Severe chronic pulmonary hypertension develops in patients with congenital cardiovascular abnormalities, patients with thromboembolism, interstitial lung diseases, collagen-vascular disorders, patients with sickle cell disease and in a group of diseases summarized under the rubric of primary pulmonary hypertension [1–3]. Although the prevalence of severe pulmonary hypertension in the population is not known, there are estimates that the prevalence of primary pulmonary hypertension (PPH) is 1–2 per million people. The use of the term ‘primary pulmonary hypertension’ continues to produce confusion among patients, physicians and insurance providers. Attempts should be made to change the nomenclature. Recently, our group has made such an attempt . One of the many vexing aspects of PPH and other forms of plexogenic pulmonary arteriopathy is the multifactorial aetiology of such diseases.
Figure 4.1 demonstrates that a familial genetic disposition to high blood flow, elevated shear stress, collagenvascular diseases, liver cirrhosis and portal hypertension, viral infections and appetite suppressant drugs [5–13] can all lead to the same histopathological pattern. How is this possible? Is there a common pathomechanism that can explain such a multifaceted aetiology? In search of a ‘unifying’ hypothesis, we arrived at the concept of ‘misguided angiogenesis’.

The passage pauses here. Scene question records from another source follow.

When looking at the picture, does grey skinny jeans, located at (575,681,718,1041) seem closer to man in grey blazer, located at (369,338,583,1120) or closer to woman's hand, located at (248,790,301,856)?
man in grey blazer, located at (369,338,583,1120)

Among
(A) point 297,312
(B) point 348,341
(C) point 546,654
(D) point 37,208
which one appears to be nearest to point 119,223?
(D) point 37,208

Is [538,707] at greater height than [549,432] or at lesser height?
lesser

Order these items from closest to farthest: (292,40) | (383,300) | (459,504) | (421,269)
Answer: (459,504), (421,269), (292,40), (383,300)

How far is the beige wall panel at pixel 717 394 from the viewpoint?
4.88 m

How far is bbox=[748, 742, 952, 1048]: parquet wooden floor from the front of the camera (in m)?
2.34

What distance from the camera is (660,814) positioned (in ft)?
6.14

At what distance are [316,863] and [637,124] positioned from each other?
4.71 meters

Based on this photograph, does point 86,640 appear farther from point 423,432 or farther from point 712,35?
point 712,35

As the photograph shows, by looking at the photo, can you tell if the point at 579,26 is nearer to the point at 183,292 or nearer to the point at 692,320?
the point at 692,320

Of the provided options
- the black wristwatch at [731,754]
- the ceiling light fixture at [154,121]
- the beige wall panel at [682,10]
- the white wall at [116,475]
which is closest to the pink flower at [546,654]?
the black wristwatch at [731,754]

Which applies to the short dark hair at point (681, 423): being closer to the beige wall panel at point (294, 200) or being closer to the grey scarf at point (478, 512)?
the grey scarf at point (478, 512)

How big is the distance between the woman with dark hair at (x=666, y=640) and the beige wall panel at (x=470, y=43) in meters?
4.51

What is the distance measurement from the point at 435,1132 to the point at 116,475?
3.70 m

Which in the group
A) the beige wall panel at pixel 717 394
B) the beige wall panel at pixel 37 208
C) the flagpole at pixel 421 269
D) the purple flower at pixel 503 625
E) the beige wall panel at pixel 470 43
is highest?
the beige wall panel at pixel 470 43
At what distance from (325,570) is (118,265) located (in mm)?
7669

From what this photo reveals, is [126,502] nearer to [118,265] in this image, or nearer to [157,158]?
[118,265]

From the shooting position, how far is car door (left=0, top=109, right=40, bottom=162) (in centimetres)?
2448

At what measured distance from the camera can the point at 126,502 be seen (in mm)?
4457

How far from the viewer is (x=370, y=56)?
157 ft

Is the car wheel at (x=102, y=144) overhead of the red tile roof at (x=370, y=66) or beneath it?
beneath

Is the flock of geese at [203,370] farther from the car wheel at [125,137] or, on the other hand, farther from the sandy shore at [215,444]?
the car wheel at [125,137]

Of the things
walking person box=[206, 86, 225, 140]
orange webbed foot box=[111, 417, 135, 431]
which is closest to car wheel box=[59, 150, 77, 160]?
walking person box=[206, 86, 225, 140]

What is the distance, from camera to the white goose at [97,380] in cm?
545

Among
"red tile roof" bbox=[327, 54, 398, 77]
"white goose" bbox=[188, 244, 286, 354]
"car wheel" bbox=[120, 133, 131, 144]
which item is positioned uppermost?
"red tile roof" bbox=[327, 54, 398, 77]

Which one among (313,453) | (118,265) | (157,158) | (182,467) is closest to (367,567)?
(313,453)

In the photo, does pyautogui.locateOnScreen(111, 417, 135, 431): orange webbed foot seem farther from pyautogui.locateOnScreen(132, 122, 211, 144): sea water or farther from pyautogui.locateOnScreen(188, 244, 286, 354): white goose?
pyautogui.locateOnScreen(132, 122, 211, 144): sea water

Vasoconstriction or increased blood flow, and therefore increased shear stress, causes vascular injury, and either this vascular injury carries inflammatory features  or there is endothelial cell proliferation, autonomously triggered in the pulmonary precapillary arteries, that causes obliteration of most of the precapillary arterioles and severe pulmonary hypertension (Figure 4.2).